# TESTO DA LEGGERE

**********

I governi europei, come si evince dal rapporto del Consiglio Europeo 2006, molto probabilmente erano a conoscenza di questi voli clandestini o almeno lo erano i loro servizi segreti e verosimilmente almeno alcuni esponenti del governo: stando all’Washington Post (2/11/2005) solo il primo ministro e un ristrettissimo numero di alti ufficiali dei servizi segreti erano resi partecipi del progetto. Ciò non toglie che molti paesi sembrino prendere le distanze in misura proporzionale alla crescente disponibilità di prove e testimonianze che corroborerebbero l'operazione illegale dei servizi segreti americani. Tra i paesi in cui la linea negazionista è più intransigente (e non sono molti) sicuramente l’Italia e l’Inghilterra sembrano assumere il ruolo delle protagoniste. Anche se il ministro degli esteri Fini è sembrato in più di un’occasioni intenzionato a chiedere chiarimenti del “comportamento” americano (non ultimo il caso Calipari) questo non sembra modificare la linea “ufficiale” del governo nel suo complesso.
Il
caso Abu Omar, inserito in questo contesto internazionale, assume nuovi
contorni e la vera posta in gioco sembra prendere forma. Il progetto extraordinary
rendition continua a beneficiare del supporto di nuova evidenza di
giorno in giorno ma manca ancora la prova definitiva dell’operazione
internazionale (e illegale) condotta dalla CIA che permetta di passare
dal piano dell’evidenza e della plausibilità a quello della certezza.

**********

# DATI ESTRATTI
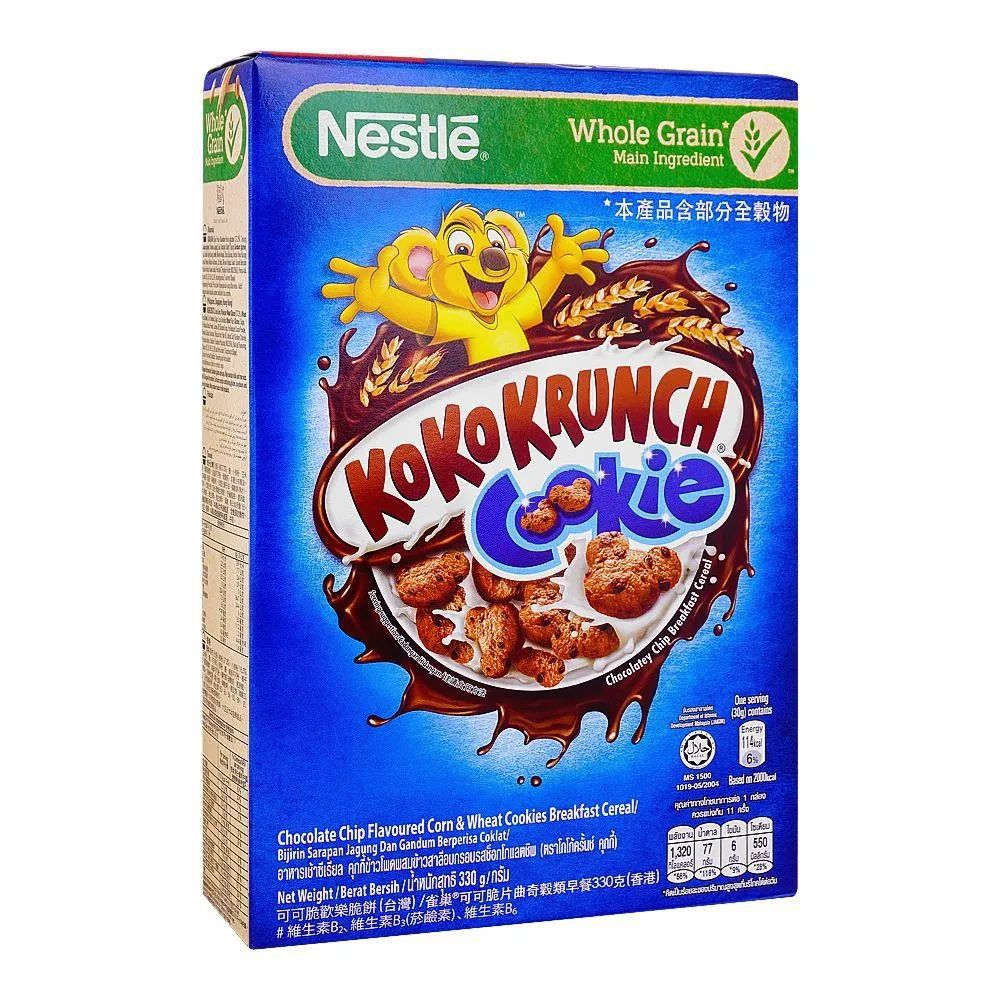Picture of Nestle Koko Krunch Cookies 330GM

**********

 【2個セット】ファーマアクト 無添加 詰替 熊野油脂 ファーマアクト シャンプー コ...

**********

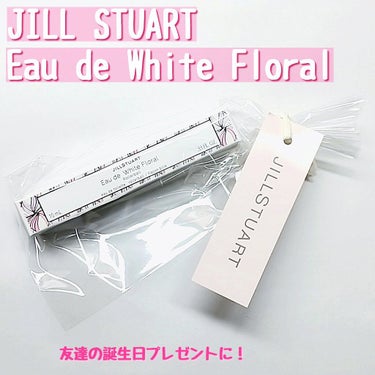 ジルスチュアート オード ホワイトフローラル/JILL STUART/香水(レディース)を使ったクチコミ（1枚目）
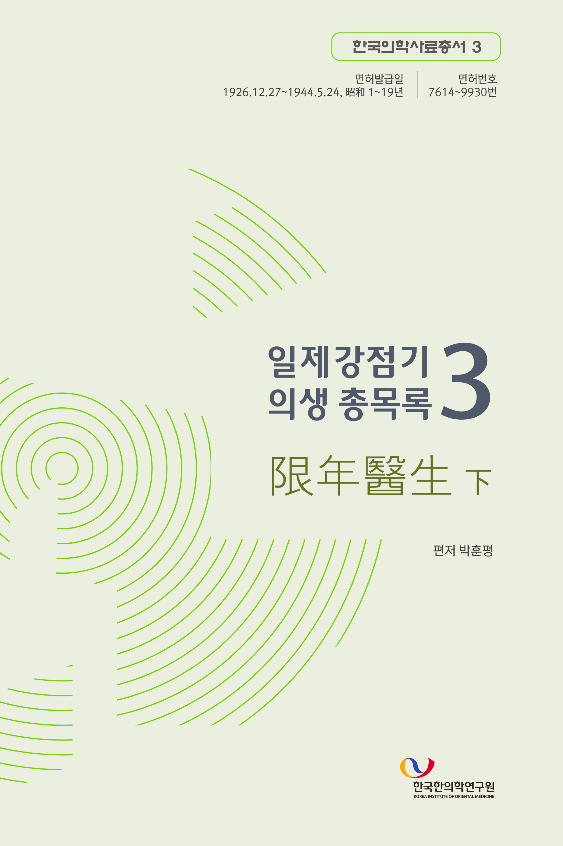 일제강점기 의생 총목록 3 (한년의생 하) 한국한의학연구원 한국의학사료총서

**********

# CONSEGNA DI LAVORO A
Riporti tutti i nomi di persona citati nel testo sui voli clandestini della CIA.
# CONSEGNA DI LAVORO B
Scriva il seguito del testo sui voli clandestini della CIA, riprendendo dopo la sua ultima frase.

# SPAZIO RISPOSTA A
Fini, Calipari, Abu Omar

# SPAZIO RISPOSTA B
Il candidato più promettente a ricoprire questo ruolo di “prova
finale” è proprio quello di Abu Omar e della relativa indagine
condotta dai magistrati milanesi essenzialmente per due ragioni:
- Non
in tutti i paesi europei è stata aperta un’inchiesta giudiziaria per
uno specifico caso di “extraordinary rendition”.
- Il
caso italiano appare (come ci ricorda il Consiglio Europeo nel rapporto
2006) il meglio documentato.
La mole di indizi a disposizione dei giudici italiani è così consistente che non vi sono state smentite: né esponenti dell’amministrazione americana, né il governo italiano, a mia conoscenza, hanno mai negato l’accaduto né la responsabilità degli agenti dei servizi segreti americani. Se ne deduce che, se il processo dovesse concludersi con una qualche forma d’imputazione, allora potremmo avvalorare definitivamente il teorema dell’“extraordinary rendition” come operazione clandestina internazionale condotta su territorio europeo in violazione alla legge internazionale. Come si vede non si tratta di un mero incidente diplomatico tra Italia-USA (semmai un conflitto Europa-USA) e si comprende come, per un governo filo-americano come quello italiano, l’inchiesta di Milano sia qualcosa di più di una “patata bollente”.
Il
nostro governo ha negato ufficialmente ogni coinvolgimento e in
particolare di essere a conoscenza di ogni operazione CIA o di esserne
stato informato in alcun modo:
Né Palazzo Chigi né
alcuna altra istituzione italiana sono mai stati avvertiti né tanto
meno informati del sequestro di Abu Omar. Del resto, la stessa fonte
dalla quale qualcuno vorrebbe trarre indicazioni, non solo esclude che
gli Stati Uniti abbiano informato l’Italia, ma addirittura rivela un
preciso piano di depistaggio nei confronti delle autorità italiane. (nota
dell’ufficio stampa del Governo http://www.governo.it/notizie/not_notizia.asp?idno=1429)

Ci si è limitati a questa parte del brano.